Monday's council meeting follows a letter to the council president on Dec. 5 from 10 of the 15 council members requesting that North Korea's human rights situation be placed on the council agenda for debate — the first step toward a possible ICC referral.

For the council to put an issue on the agenda, support from at least nine members is required. If North Korea's allies China or Russia object on Monday, the meeting is certain to go ahead because it has support from at least the 10 members who signed the letter.

U.N. diplomats said U.N. Assistant Secretary-General for Human Rights Ivan Simonovic and U.N. political chief Jeffrey Feltman will brief the council at Monday afternoon's meeting.

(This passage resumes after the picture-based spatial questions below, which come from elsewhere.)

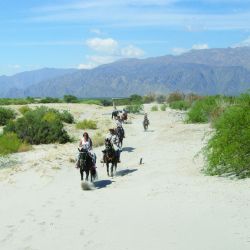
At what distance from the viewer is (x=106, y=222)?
46.7ft

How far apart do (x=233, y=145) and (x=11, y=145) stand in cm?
1651

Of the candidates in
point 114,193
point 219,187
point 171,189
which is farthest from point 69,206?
point 219,187

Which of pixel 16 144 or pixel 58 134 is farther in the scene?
pixel 58 134

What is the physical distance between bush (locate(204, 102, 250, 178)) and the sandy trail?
69 cm

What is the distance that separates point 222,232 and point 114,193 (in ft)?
21.9

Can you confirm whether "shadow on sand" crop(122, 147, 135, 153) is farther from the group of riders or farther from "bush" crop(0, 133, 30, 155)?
the group of riders

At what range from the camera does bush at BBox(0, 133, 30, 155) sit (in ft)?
99.6

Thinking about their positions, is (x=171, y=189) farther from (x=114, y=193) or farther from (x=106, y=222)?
(x=106, y=222)

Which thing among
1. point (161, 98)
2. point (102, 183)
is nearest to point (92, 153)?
point (102, 183)

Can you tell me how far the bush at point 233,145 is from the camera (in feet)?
57.9

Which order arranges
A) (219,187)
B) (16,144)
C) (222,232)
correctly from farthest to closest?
(16,144) < (219,187) < (222,232)

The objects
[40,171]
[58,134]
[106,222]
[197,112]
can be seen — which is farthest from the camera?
[197,112]

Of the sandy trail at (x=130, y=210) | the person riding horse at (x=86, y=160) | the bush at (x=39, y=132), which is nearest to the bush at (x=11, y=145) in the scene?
the bush at (x=39, y=132)

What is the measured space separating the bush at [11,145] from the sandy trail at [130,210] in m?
6.67
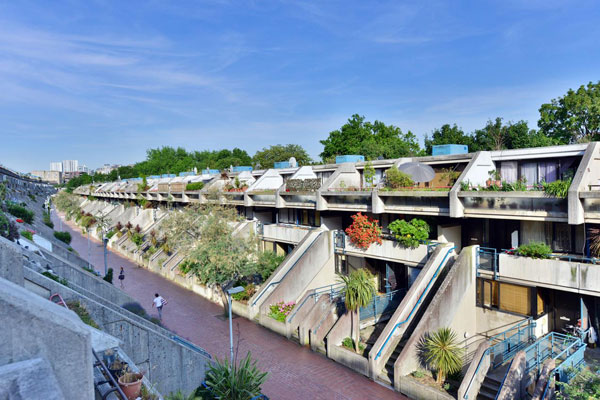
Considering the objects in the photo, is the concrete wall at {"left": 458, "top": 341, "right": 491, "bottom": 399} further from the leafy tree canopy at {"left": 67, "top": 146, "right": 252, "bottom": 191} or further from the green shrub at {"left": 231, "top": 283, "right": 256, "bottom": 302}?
the leafy tree canopy at {"left": 67, "top": 146, "right": 252, "bottom": 191}

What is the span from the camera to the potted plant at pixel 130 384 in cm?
790

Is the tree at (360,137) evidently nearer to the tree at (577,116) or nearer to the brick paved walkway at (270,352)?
the tree at (577,116)

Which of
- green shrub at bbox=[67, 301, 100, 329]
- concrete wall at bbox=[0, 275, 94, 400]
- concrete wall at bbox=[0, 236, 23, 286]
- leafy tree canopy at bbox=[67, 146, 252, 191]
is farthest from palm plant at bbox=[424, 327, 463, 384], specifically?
leafy tree canopy at bbox=[67, 146, 252, 191]

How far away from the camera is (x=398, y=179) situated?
20.0m

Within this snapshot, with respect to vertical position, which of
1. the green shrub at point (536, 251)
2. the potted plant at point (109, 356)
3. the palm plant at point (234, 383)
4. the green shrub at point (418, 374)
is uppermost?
the green shrub at point (536, 251)

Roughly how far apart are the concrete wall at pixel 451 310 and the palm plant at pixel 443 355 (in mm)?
508

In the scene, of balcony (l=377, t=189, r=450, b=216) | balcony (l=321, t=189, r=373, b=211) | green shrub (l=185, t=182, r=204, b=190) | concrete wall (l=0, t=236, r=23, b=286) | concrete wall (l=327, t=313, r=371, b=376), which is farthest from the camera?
green shrub (l=185, t=182, r=204, b=190)

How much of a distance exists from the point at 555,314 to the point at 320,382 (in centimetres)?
979

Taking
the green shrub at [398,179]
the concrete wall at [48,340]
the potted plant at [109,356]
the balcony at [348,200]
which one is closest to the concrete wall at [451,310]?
the green shrub at [398,179]

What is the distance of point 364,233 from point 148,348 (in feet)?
39.1

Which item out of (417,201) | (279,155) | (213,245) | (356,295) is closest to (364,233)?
(417,201)

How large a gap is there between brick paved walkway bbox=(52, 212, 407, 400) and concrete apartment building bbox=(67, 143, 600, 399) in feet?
1.80

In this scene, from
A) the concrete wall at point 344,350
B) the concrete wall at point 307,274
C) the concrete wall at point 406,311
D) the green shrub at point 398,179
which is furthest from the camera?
the concrete wall at point 307,274

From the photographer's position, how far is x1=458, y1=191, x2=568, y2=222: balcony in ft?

Power said North Korea's human rights violations are widespread and systematic "and given the threat they pose to peace and security they have been going on outside the scrutiny of the U.N. Security Council for far too long."

"We look forward to the day when the North Korean people no longer have to live in fear of enslavement, rape or murder, and when those responsible for North Korea's horrors are brought to account," she said.

North Korea asked the U.N. Security Council in a letter Monday to take up the CIA's harsh treatment of terror suspects, instead of the North's own human rights situation. That would require support from nine council members, which is virtually impossible for the North to muster.